Molly and Ray had high-paying jobs. They had paid down their $250,000 home loan to 60 percent, or $150,000, of the loan amount. With higher-interest credit card balances from a long-awaited anniversary holiday and a boat loan, they decided to access some of the equity in their house with a cash-out refinance. The closing costs of $2,000 would be added to the $23,000 in equity taken out. The new mortgage amount was $175,000, held to the same loan term and at an interest rate just slightly above the present one.

Improve Fiscal Management
There are also homeowners who took out 30-year mortgages but have seen an improvement in their financial situations and want to refinance at a better rate or repayment schedule. They may be benefiting from increased salaries, inherited money, or the switch to a two-income household. Refinancing at a lower rate with minimal closing costs would allow them to build equity faster and reduce the total interest they will pay by switching to a shorter term mortgage. On the other hand, refinancing can also help reduce the burden for those whose financial situation has worsened by lessening the payments or easing the repayment schedule.

Watch the Fees


Take the time to calculate and compare your options. If you will not see payback within the number of years you plan to remain in the home, refinancing may not be right for you.

Refinancing involves much of the same fees and paperwork as the original mortgage. Title insurance, employment verification, and a credit review will be necessary, as well as a review of your current monthly payments, outstanding mortgage balance, and current status on property taxes and homeowner’s insurance.

When refinancing, many of the same fees will need to be paid again. Check with your current mortgage holder to see whether they are willing to negotiate those fees and what rate they are offering. The lender may be willing to waive many, if not all, of the fees, so be sure to comparison shop and negotiate before signing an agreement.

Calculate Before Refinancing
The two most important factors to consider when looking to refinance are the cost of refinancing and the length of time you intend stay in the house.

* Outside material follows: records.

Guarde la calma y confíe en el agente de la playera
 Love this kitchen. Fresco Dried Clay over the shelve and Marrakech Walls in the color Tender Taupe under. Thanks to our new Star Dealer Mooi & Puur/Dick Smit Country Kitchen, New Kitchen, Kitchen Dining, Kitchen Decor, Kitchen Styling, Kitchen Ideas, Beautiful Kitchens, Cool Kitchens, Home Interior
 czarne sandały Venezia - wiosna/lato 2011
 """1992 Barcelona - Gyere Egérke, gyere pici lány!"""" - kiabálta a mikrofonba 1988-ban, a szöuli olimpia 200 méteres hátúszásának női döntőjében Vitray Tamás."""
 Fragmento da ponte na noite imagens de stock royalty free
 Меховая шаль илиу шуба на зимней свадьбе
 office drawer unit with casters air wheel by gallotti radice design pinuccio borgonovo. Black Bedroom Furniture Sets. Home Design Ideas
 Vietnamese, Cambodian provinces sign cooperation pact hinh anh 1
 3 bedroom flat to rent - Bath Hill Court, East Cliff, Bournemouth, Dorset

Calculate the date by when you expect to break even—recuperate your fees and closing costs and begin to see a genuine savings. If that date is beyond your expected move date, then refinancing does not make sense.

Also, beware of fluctuating real estate markets. If the value of the house has decreased rather than increased, the lender may decide not to refinance the home to its previous level, which could put you in an even worse situation.

Check Before You Refinance
Check your mortgage contract. While lenders may accept extra payments toward your home loan, they may have a prepayment penalty if you want to pay off the mortgage within a particular timeframe. In addition, some lenders will require a larger loan amount if a homeowner wants to refinance just to get a lower interest rate.